* TASK TO CARRY OUT
Beginning with the line that contains "Teatro Del Monaco e sofà", reproduce every line through the end of the records below exactly, and leave the pictures out.

[Saved data entries]

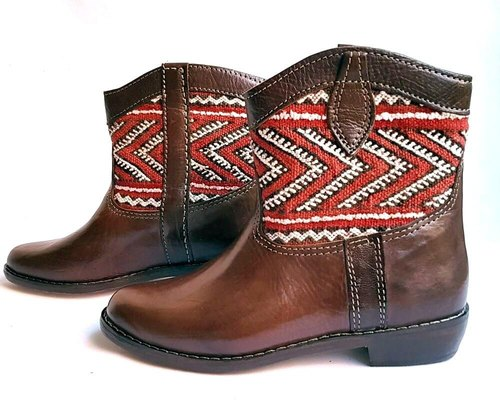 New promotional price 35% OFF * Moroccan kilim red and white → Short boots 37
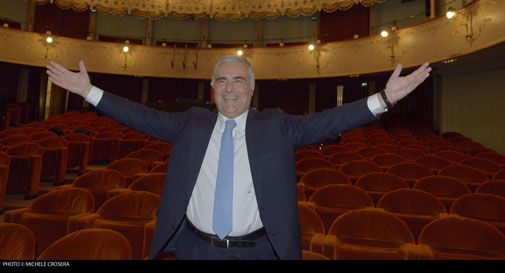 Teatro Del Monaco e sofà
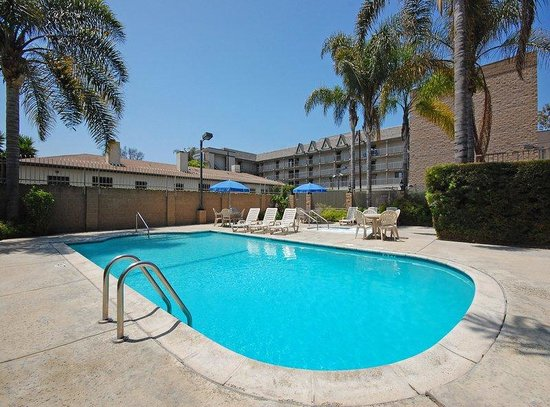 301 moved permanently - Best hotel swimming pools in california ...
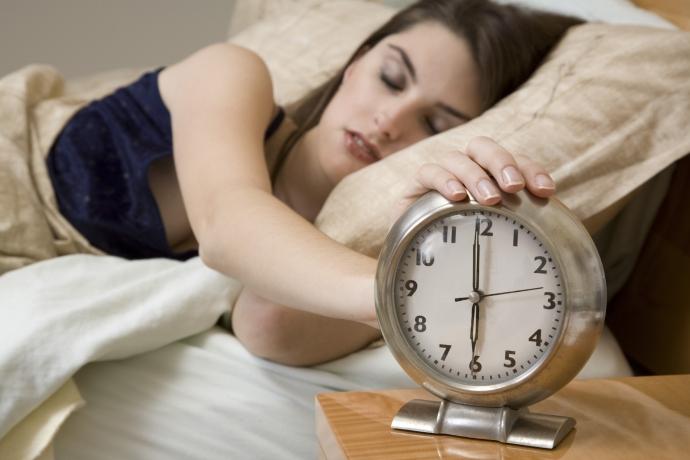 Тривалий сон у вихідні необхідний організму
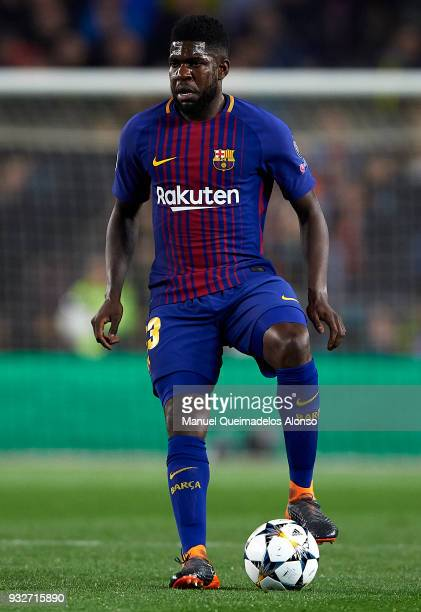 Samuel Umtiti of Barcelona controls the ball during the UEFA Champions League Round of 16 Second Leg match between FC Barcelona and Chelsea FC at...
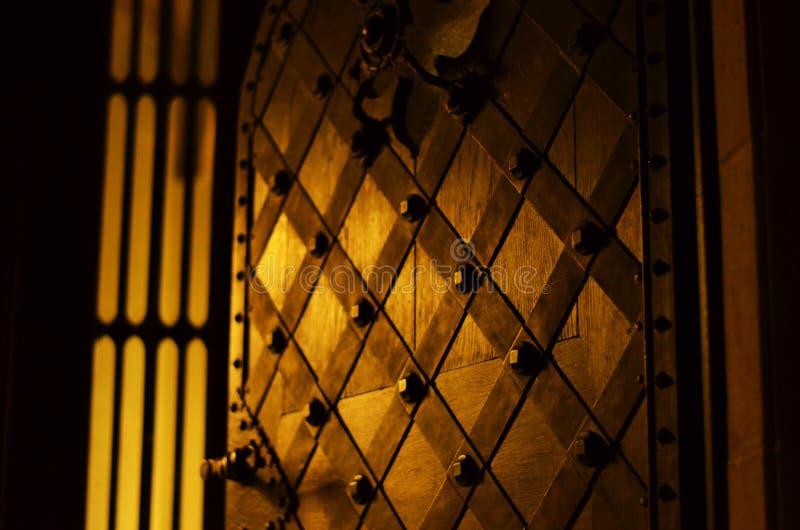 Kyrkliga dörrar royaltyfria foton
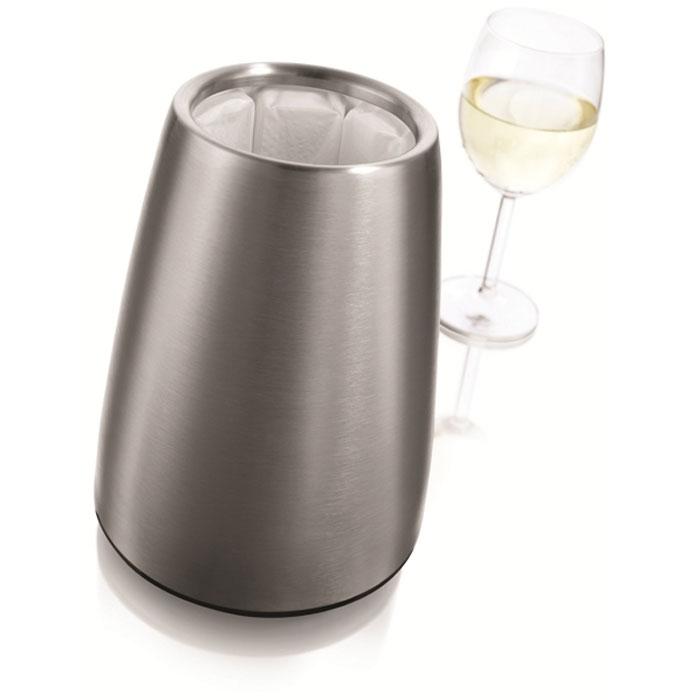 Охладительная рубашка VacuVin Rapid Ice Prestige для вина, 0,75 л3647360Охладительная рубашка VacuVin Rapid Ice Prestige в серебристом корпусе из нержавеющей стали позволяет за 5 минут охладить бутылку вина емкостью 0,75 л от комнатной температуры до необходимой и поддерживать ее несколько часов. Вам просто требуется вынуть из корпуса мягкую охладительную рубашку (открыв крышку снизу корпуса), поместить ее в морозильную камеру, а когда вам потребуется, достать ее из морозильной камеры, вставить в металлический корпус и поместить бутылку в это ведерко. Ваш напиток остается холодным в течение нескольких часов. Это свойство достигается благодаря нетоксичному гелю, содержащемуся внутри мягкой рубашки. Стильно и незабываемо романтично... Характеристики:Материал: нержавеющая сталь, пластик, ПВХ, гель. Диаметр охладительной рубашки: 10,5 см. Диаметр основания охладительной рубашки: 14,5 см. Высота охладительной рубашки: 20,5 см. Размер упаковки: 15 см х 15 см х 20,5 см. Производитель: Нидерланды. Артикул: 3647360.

* WORKED SOLUTION
 Teatro Del Monaco e sofà
 301 moved permanently - Best hotel swimming pools in california ...
 Тривалий сон у вихідні необхідний організму
 Samuel Umtiti of Barcelona controls the ball during the UEFA Champions League Round of 16 Second Leg match between FC Barcelona and Chelsea FC at...
 Kyrkliga dörrar royaltyfria foton
 Охладительная рубашка VacuVin Rapid Ice Prestige для вина, 0,75 л3647360Охладительная рубашка VacuVin Rapid Ice Prestige в серебристом корпусе из нержавеющей стали позволяет за 5 минут охладить бутылку вина емкостью 0,75 л от комнатной температуры до необходимой и поддерживать ее несколько часов. Вам просто требуется вынуть из корпуса мягкую охладительную рубашку (открыв крышку снизу корпуса), поместить ее в морозильную камеру, а когда вам потребуется, достать ее из морозильной камеры, вставить в металлический корпус и поместить бутылку в это ведерко. Ваш напиток остается холодным в течение нескольких часов. Это свойство достигается благодаря нетоксичному гелю, содержащемуся внутри мягкой рубашки. Стильно и незабываемо романтично... Характеристики:Материал: нержавеющая сталь, пластик, ПВХ, гель. Диаметр охладительной рубашки: 10,5 см. Диаметр основания охладительной рубашки: 14,5 см. Высота охладительной рубашки: 20,5 см. Размер упаковки: 15 см х 15 см х 20,5 см. Производитель: Нидерланды. Артикул: 3647360.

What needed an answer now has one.